__Excerto do texto__.
══════════════════════════════

Doze épocas a treinar os escalões de formação do Sporting dão a Luís Gonçalves bagagem mais do que suficiente para falar da atualidade leonina. Pelas mãos do técnico luso passaram craques como Rui Patrício, Eric Dier, Ricardo Quaresma, William Carvalho, Daniel Carriço, Rui Patrício, Mário Rui, entre outros.
Em entrevista ao SAPO Desporto, o ex-treinador do Interclube de Luanda e da seleção principal de Moçambique abordou a troca de treinadores em Alvalade, com a aposta em João Pereira após a saída de Rúben Amorim para o Manchester United.
O treinador de 52 anos, que conta com passagens por clubes como Estoril, Atlético, Belenenses, FC Porto e Tondela, perspectivou o que poderá ser o campeonato português daqui para a frente e falou dos desafios de João Pereira, um jovem técnico com um herança muito pesada.

══════════════════════════════

__Dados recolhidos__.

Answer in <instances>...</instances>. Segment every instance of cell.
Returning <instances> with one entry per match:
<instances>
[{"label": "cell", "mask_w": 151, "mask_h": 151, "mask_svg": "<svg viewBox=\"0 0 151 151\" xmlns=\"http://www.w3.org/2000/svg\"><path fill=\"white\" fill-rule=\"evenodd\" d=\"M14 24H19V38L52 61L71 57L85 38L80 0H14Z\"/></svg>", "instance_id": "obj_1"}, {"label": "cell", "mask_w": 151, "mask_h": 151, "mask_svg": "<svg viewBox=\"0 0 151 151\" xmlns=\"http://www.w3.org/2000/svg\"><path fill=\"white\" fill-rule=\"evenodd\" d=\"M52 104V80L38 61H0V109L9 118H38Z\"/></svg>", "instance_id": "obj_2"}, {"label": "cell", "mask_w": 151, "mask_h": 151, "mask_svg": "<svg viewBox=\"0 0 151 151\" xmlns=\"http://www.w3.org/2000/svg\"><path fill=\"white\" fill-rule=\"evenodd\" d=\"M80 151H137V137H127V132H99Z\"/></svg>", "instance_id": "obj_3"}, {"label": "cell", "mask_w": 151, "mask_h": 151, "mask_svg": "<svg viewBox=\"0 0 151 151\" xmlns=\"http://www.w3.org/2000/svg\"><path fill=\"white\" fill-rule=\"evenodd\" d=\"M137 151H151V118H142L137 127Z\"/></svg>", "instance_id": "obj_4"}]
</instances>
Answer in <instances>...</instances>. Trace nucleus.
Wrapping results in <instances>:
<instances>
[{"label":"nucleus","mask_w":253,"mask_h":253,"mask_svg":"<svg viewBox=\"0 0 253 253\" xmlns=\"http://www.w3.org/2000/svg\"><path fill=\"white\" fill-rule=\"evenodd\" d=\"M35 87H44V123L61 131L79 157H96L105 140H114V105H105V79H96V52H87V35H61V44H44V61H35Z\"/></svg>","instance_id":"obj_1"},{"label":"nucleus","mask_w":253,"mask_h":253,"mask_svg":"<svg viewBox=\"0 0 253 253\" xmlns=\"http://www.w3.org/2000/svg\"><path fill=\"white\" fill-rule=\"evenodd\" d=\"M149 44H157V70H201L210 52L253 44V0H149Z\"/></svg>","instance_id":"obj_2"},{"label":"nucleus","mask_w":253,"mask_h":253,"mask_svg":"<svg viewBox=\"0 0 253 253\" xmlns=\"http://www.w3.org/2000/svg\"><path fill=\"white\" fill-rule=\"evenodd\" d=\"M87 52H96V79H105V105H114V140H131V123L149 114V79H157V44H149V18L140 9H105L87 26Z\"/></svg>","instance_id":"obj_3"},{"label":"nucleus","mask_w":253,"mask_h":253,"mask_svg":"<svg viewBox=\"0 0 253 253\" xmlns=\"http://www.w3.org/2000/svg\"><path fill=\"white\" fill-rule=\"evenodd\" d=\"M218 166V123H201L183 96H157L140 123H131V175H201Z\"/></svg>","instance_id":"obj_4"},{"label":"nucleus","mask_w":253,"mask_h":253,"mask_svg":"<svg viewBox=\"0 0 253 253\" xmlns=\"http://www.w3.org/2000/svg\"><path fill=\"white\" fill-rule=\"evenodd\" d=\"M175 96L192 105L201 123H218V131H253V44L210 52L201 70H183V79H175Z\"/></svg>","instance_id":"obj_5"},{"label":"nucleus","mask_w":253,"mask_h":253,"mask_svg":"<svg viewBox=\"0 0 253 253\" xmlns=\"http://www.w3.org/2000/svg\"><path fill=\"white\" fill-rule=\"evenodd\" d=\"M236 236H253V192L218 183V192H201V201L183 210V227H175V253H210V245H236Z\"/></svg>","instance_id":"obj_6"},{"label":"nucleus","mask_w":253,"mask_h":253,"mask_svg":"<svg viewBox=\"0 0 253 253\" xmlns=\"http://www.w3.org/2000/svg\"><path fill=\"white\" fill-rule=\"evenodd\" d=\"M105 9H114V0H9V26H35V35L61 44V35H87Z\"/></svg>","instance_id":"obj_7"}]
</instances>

══════════════════════════════

__Exercício escrito__. Transcreva, sem alterações, a passagem do texto sobre o Sporting que começa em "O treinador de" e segue até "herança muito pesada.", inclusive.

__Resposta ao exercício__.
O treinador de 52 anos, que conta com passagens por clubes como Estoril, Atlético, Belenenses, FC Porto e Tondela, perspectivou o que poderá ser o campeonato português daqui para a frente e falou dos desafios de João Pereira, um jovem técnico com um herança muito pesada.